Matthijs Maris

Matthijs Maris, Wash Day
Matthijs Maris, The Bride, or Novice taking the Veil, 1887
Matthijs Maris, The Goatherd

Matthias Marris (The Hague 17 August 1839 22 August 1917 London) was a Dutch painter, etcher and lithographer. He was also known as Matthijs Maris or Thijs. He initially belonged to the Hague School, like his two brothers, Jacob and Willem, but his later works deviated more and more from that school into a unique style influenced by the Pre-Raphaelites.

When Matthijs was twelve, he registered at the Hague Academy of Art, but did not pass the entrance exam.
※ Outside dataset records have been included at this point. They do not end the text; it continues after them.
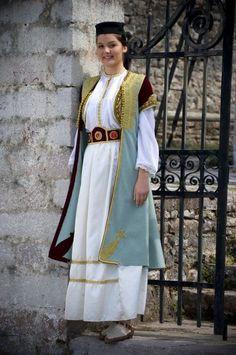 Montenegrin costumes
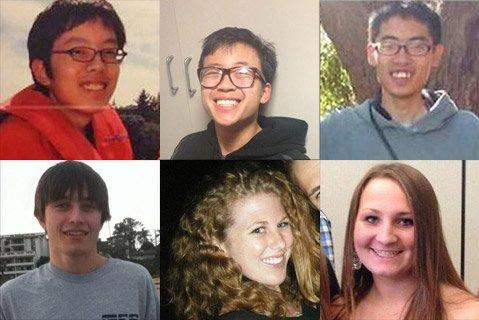 Isla Vista murder victims. Top row from left to right: Weihan Wang, George Chen, Cheng Yuan Hong. Bottom row from left to right: Christopher Martinez, Katie Cooper, Veronika Weiss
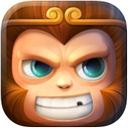悟空传iPad版V1.6.0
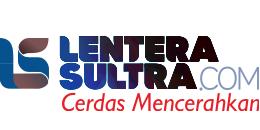 Lenterasultra.com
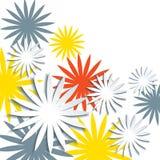 Papierowy kwiecisty wiosny i lata tło 3d origami kwiecisty pojęcie ilustracja wektor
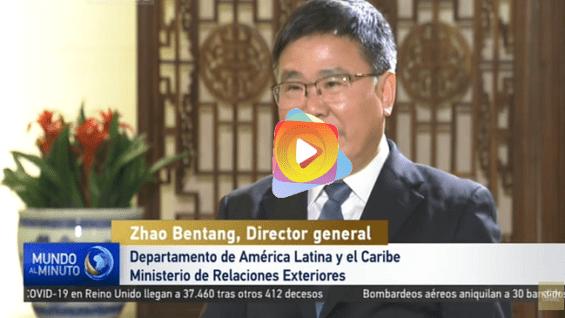 China copera sobre la propagación de la epidemia de COVID-19 en América Latina y el Caribe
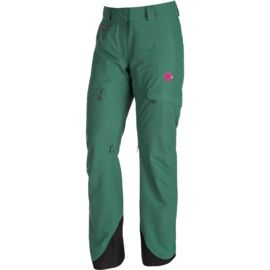 Mammut Damen Cruise Hs Thermo Hose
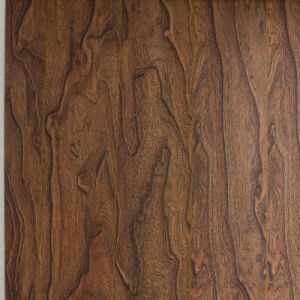 V Goove at Four Side Paint Synchronized Vein Laminate Flooring 7705 pictures & photos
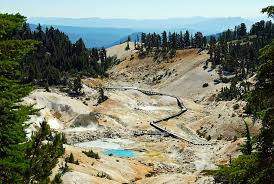 California national parks images Hidden gems 25 least crowded u s national parks 50 pics jpg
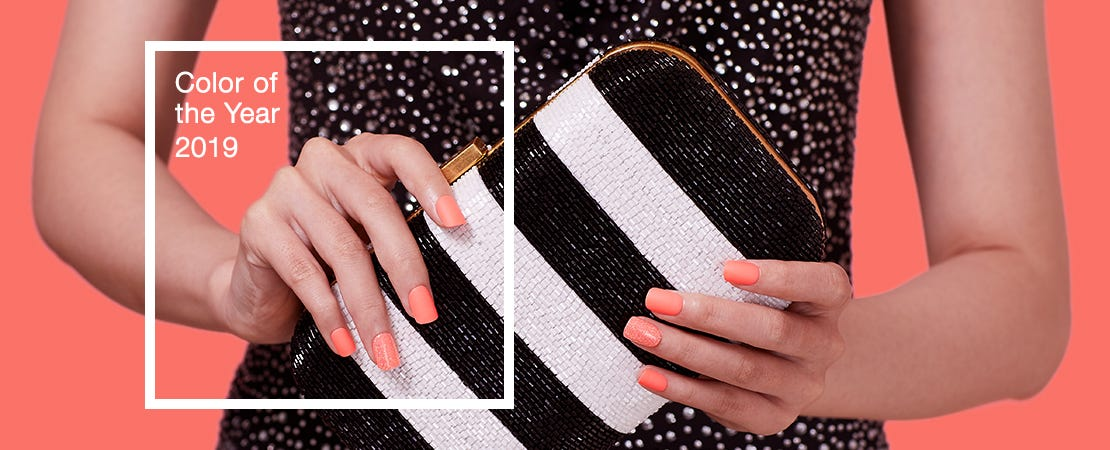 Nail Art Color of the Year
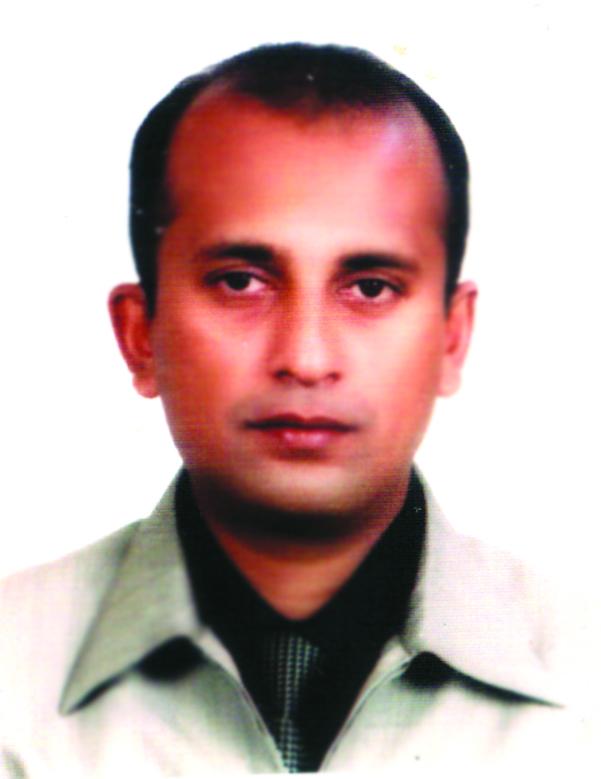 Mahmudur Rahim(Rubel)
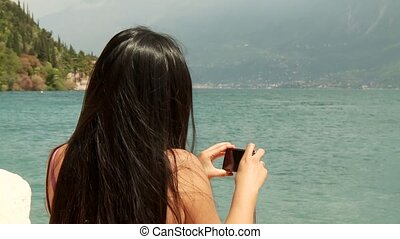 Woman At Lake Garda, Italy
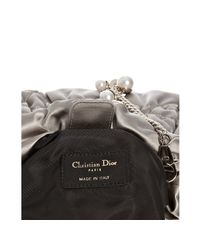 Dior | Gray Grey Cannage Quilted Satin Chain Link Crossbody Bag | Lyst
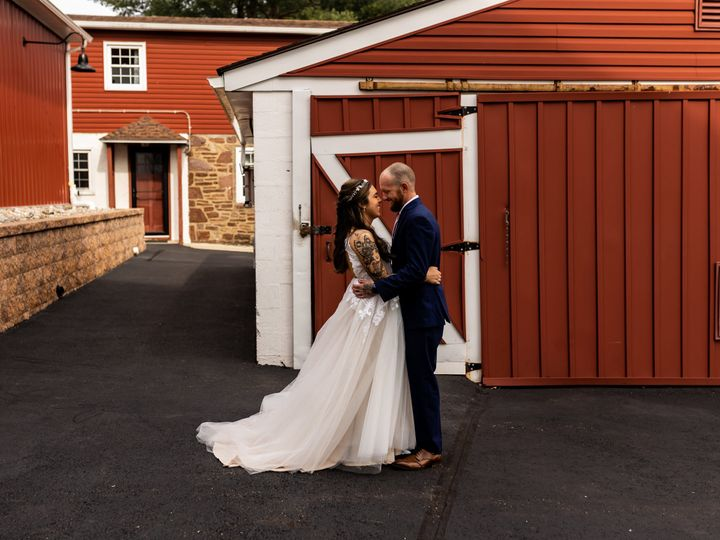 Tmx Photo 403  51 905081 161970010965519 Emmaus, PA wedding photography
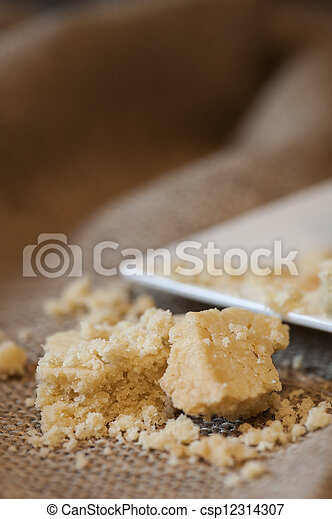 Close up of home baked shortbread biscuit cookies - csp12314307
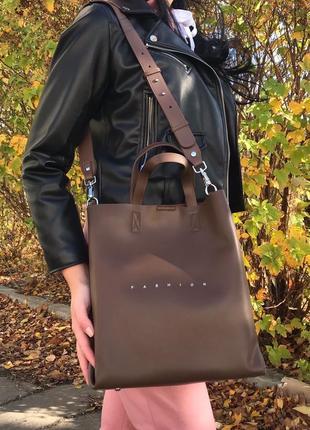 Кожаная сумка шоппер polina eiterou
Therefore he took lessons from Isaac Cornelis Elink Sterk, secretary of the Academy. One year later he was admitted and studied there until 1855. In 1854 he became a pupil of the marine painter Louis Meijer, who helped him obtain a grant from Queen Sophie[1][2] that enabled him to follow his brother Jacob to Antwerp, where they rented rooms together. In 1858 Matthijs returned to The Hague, where Jacob already had a studio they could share. A later commission enabled them to travel in and start painting in Oosterbeek with painters as Gerard Bilders and Anton Mauve.

In 1860 he traveled with his brother Jacob along the Rhine to Switzerland and back through France to the Netherlands. In Cologne the brothers saw an exhibition that presented an overview of German art since 1800, which intensified the influence of German Romanticism on Matthijs.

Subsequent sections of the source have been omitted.